Assignment A: Retype, without any change, the stretch from "Ultimately, the system" through "to profile individuals." in the passage on dialogue-based activity annotation.
Assignment B: Extend the passage on dialogue-based activity annotation, beginning immediately after its final sentence.

Selected extract:

------------------------------------

It is important to also consider the potential negative consequences of the proliferation of our work within the context of society as many readers may know it today. First, our approach relies on the use of microphones within a user’s home, to enable on-demand dialogue and conversation. Undoubtedly, the simple existence of this data collection modality within the home makes it ripe for exploitation by bad actors, whether individual, corporate, or government-backed.
Ultimately, the system described here gathers responses to the question “What are you doing?” at various points during a user’s life. This is overt collection of private data, which we argue would naturally be of immense value to organisations in the social media and advertising spheres, who often rely on indirect data gathering to profile individuals.
For these reasons, we would be remiss not to highlight that successful commercialisation of approaches like ours has the potential to exacerbate or enable invasions of individual privacy via smart home technology.
In terms of how our work might impact inequalities, we should consider it as a piece of assistive technology. Such technology often comes with a price tag that for many is out of reach, therefore, it is always possible that it may amplify existing wealth and health outcome inequalities in society.

11 Conclusion

In this article, we have presented a dialogue-based approach to self-annotation of daily activities (ADLs) and have applied it to two active learning scenarios. Furthermore, we have demonstrated the use of natural language descriptors as a means of relating semantic user-level labels of activities to a specific ADL label through the use of semantic similarity measures, which are one way of handling uncertainty in user utterances. Along with follow-up questions, we can extract a user-provided ADL annotation at a reasonable level of granularity.
Our approach shows the potential of dialogue-based user interfaces as a means of obtaining labels from the user near the time of the query, rather than having users annotate data after-the-fact (e.g., at the end of the day). Likewise, it does not require manual intervention on the part of the user, since the system initiates dialogue. Results from our user study indicate that user perceptions toward our approach are positive, particularly when compared to a more manual speech-based annotation method that requires initiative on the part of the user.

------------------------------------

Data:
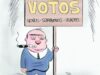 Na live, Bolsonaro comprovou fraude eleitoral, mas ninguém lhe deu a menor atenção. Por Marcos Franco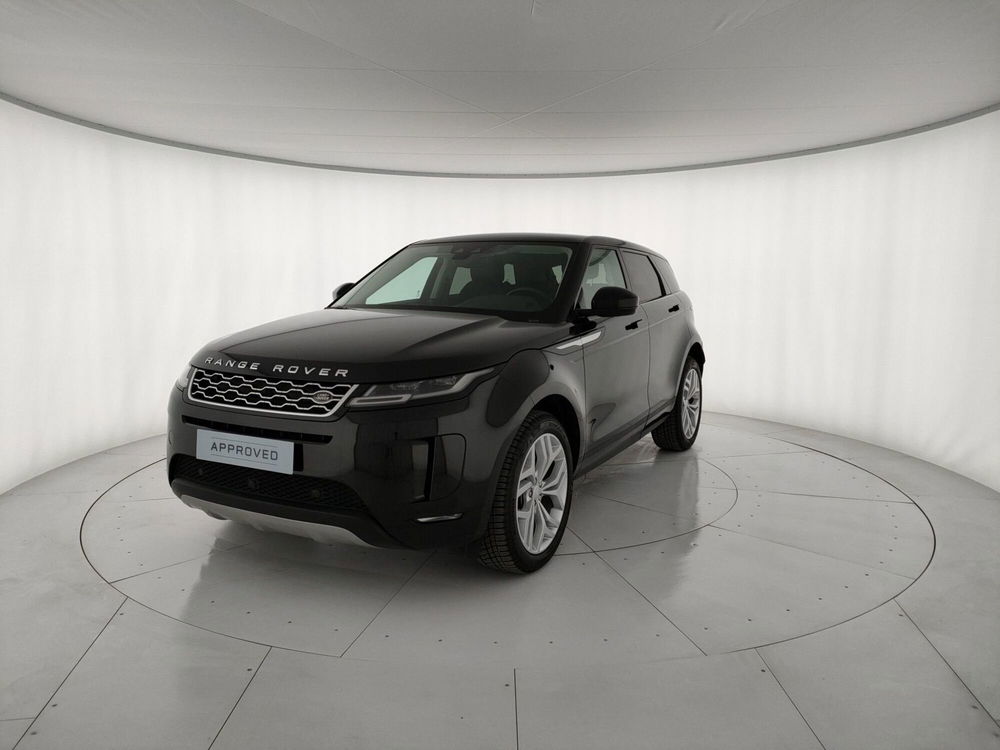 Land Rover Range Rover Evoque usata a Milano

------------------------------------

Task result A:
Ultimately, the system described here gathers responses to the question “What are you doing?” at various points during a user’s life. This is overt collection of private data, which we argue would naturally be of immense value to organisations in the social media and advertising spheres, who often rely on indirect data gathering to profile individuals.

Task result B:
We have demonstrated the usefulness of our approach, using a semantic similarity measure to relate a label extracted from a user with a specific label used by a particular model/dataset, offering an approach suited to reuse. While applied here to activity recognition, we see that this approach may have other applications with many active learning problems where the user is asked to provide commentary on data points and events. A major strength is that by utilising domain knowledge, in this case we have ADL descriptors, the approach is agnostic to the learners after a simple mapping procedure.
We have addressed here a limitation of our previous work in Reference [48], which was originally demonstrated applied only to a single existing dataset. Here, we have applied our dialogue system to an online activity recognition system in our own testbed.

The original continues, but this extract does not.